• [ЦЕЛЬ ЗАДАНИЯ]: Перепечатайте из текста о будущем театра отрывок между словами «Замятин Е. И.» и «профессиональный союз пророков.» включительно, сохранив каждый знак без изменений.

• [ИСХОДНЫЙ ТЕКСТ]:

....

Замятин Е. И. Собрание сочинений: В 5 т. Т. 4. Беседы еретика
М., ‘Дмитрий Сечин’, ‘Республика’, 2010.
Есть превосходный способ предсказывать без малейшего риска ошибки: надо предсказывать прошлое. Это делается очень просто. Вы вдруг вспоминаете: ‘Разве я не был прав? Разве пять лет назад я не говорил, что…’ Cher confrre, Вы говорили это, но Вы говорили также и много других вещей, которые никак не оправдались, и Ваше счастье, что читатель рассеян и забывчив, — иначе бы Вам не попасть в профессиональный союз пророков.
Я членом этого союза не состою и потому считаю себя вправе рисковать и ошибаться. Ошибка вообще полезнее истины: истина — это мысль, уже заболевшая артериосклерозом.
Итак, вопрос о будущем театра. И самое радикальное решение этого вопроса: да может быть, никакого театра вообще скоро не будет? Не странно ли говорить о театре в эпоху, когда люди дружески обсуждают вопрос о том, каким способом они завтра будут и каким способом не будут убивать друг друга? Не абсурдно ли, что театром занимаются (и как!) в стране, носящей телеграфно-кодное имя USSR {СССР.}, где не хватает штанов и хлеба? Не бессовестно ли думать о театре в тех странах, где тысячи безработных живут подаянием государства или наименее бессовестных граждан?
Нет: не странно, не абсурдно и не бессовестно. Когда-то, в эпоху, очень далекую от нашей (и очень к ней близкую), в эпоху ‘кризисов’ в Риме — голодная толпа на улицах кричала: ‘Panem et circenses!’ {‘Хлеба и зрелищ!’ (лат.).} Хлеб и театр ставились рядом, как два самых необходимых продукта, — и они будут стоять рядом всегда. Le thtre — ni passe, ni lasse {Театр — непреходящ, неистощим (фр.).} потому, что он удовлетворяет органическую потребность человека в игре, такую же органическую, как голод. Пилот, который уже не боится воздуха, начинает играть с ним в ‘мертвые петли’, писатель, который уже не боится слова, начинает играть с ним, как пилот с аэропланом. Игра — естественное выражение победы человека над чем-то, как крик — естественное выражение боли.

....

• [ЗАПИСАННЫЕ ДАННЫЕ]:

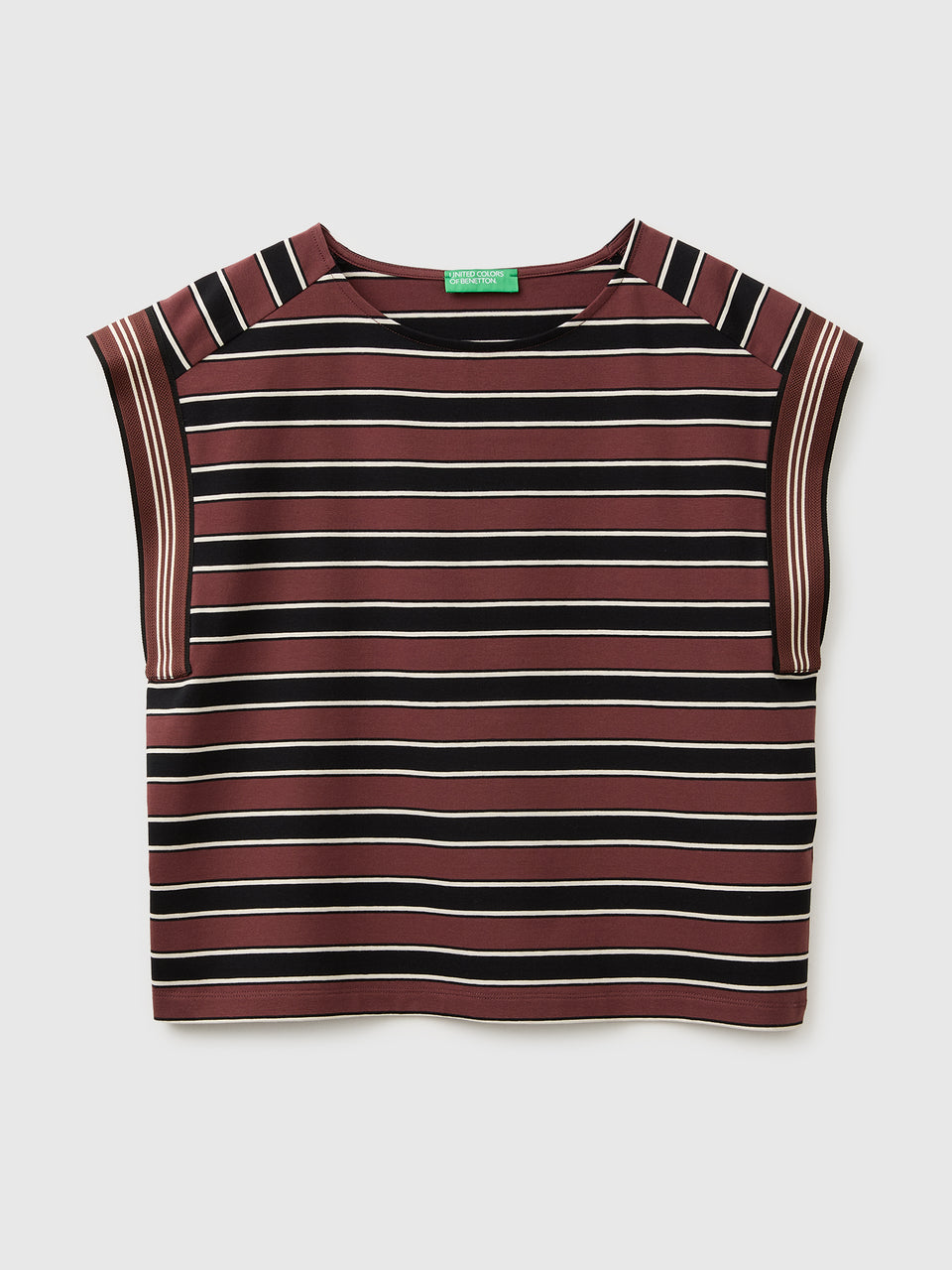 Striped sleeveless T-shirt - ucb_image_FS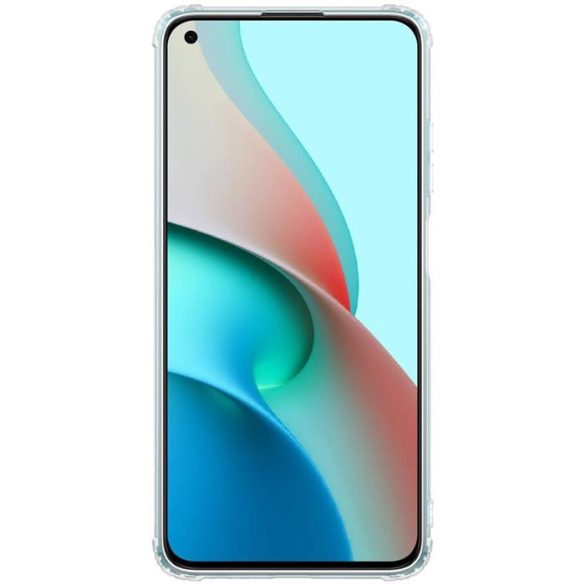 Nillkin Nature TPU tok Gel Ultra Slim tok Xiaomi redmi Note 9T 5G átlátszó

....

• [РЕЗУЛЬТАТ ЗАДАНИЯ]:
Замятин Е. И. Собрание сочинений: В 5 т. Т. 4. Беседы еретика
М., ‘Дмитрий Сечин’, ‘Республика’, 2010.
Есть превосходный способ предсказывать без малейшего риска ошибки: надо предсказывать прошлое. Это делается очень просто. Вы вдруг вспоминаете: ‘Разве я не был прав? Разве пять лет назад я не говорил, что…’ Cher confrre, Вы говорили это, но Вы говорили также и много других вещей, которые никак не оправдались, и Ваше счастье, что читатель рассеян и забывчив, — иначе бы Вам не попасть в профессиональный союз пророков.